Benefits of a Wildlife Garden

Benefits of a Wildlife Garden

If you’ve ever been lucky enough to see wildlife in your own backyard, you probably appreciate the benefits of a wildlife garden. Wildflowers and plants attract butterflies and birds, and a bird feeder is a perfect place for a colony of songbirds to practice their wings. While many people may think that these creatures are nuisances, studies have shown that gardens of wild plants and flowers help to reduce pest incidences.

1. Benefits of Wildflowers and Shrubs

Wildflowers and shrubs are not only attractive and soothing to the eye, but they attract bees and butterflies as well. Many species are pollinated by bees. And as a result, less land is required for crop production, which translates to a drop in prices for consumers. One benefit of a wildlife garden is providing habitat for various species. While some species are restricted by certain environments, like the Bald Cypress in the Evergreen National Forest, other plants can spread throughout landscapes without much competition. In turn, this provides more room for butterflies and birds to take up residence.

2. Attracts Beneficial Insects

One of the greatest benefits of a garden is attracting beneficial insects to it. Beneficial insects are what really keep forests healthy and allow plants and crops to flourish. By providing bees and other insects to your garden, you are helping to maintain a healthy environment where different kinds of life can take root.

3. Benefits for Humans and Animals

While many people assume that the only benefits of a wildlife garden are aesthetic ones, research has shown that there are many benefits for both humans and animals. In fact, a study was conducted that found that a reduction in stress, an improved immune system, lower incidence of depression, and lower instances of divorce were all benefits of wildlife gardening. In addition, birds enjoy playing in a wildlife garden. They find the sounds of a flowing stream or the chirping of a tree hollow to be soothing, calming and restful.

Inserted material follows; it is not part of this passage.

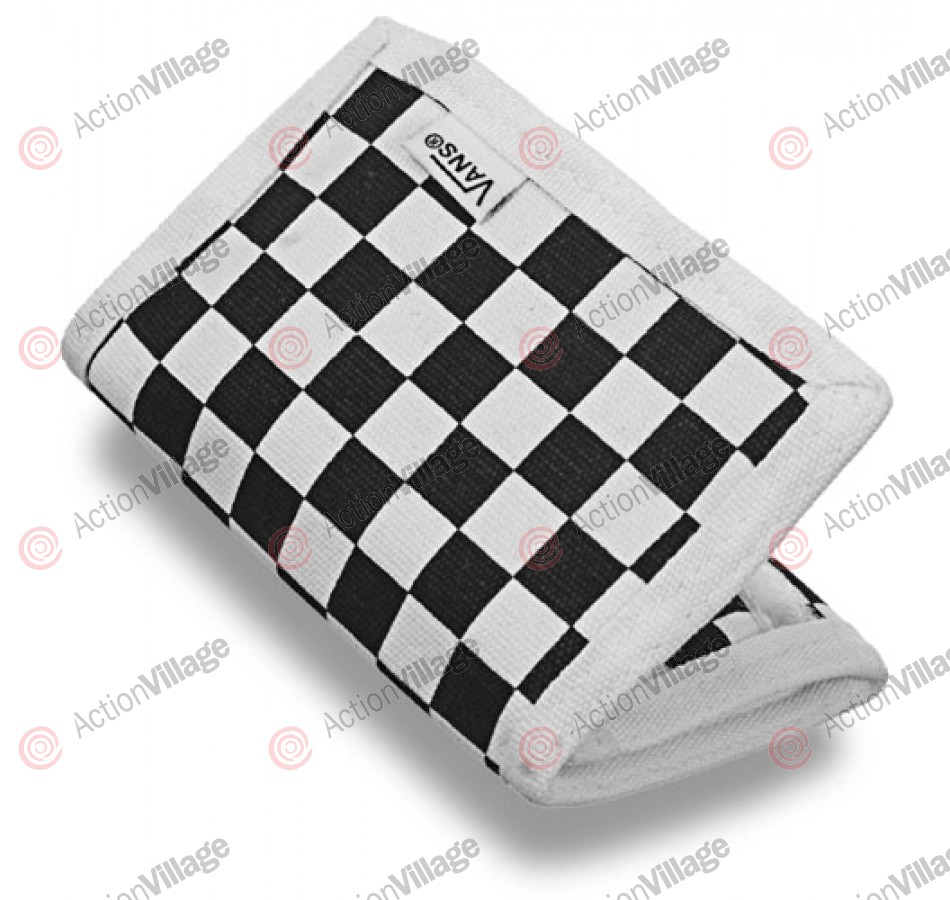 Vans Slipped - Men's Wallet - Black / White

4. Shelter for Various Insects and Pests

One important benefit of a wildlife garden is providing shelter for various types of insects and pests. A variety of pests, including arthropods, mites, ticks, mosquitoes, and spiders, can all take up residence in a garden. In fact, some species are so common that you might not even know they’re there. And some species may actually be beneficial to your health! You can attract beneficial bugs by building nesting boxes and providing them with additional hiding areas.

5. Provides Ideal Habitat

A wildlife garden provides an ideal habitat for birds, butterflies, and other natural wildlife. Midge pre-mature egg layers are a great attraction to birds. Similarly, butterflies enjoy the sweet scent of nectar flowers, while birds enjoy the sugary fruits of acacia gum trees. And don’t forget, the smell of a meadow will fill you with happy memories of childhood!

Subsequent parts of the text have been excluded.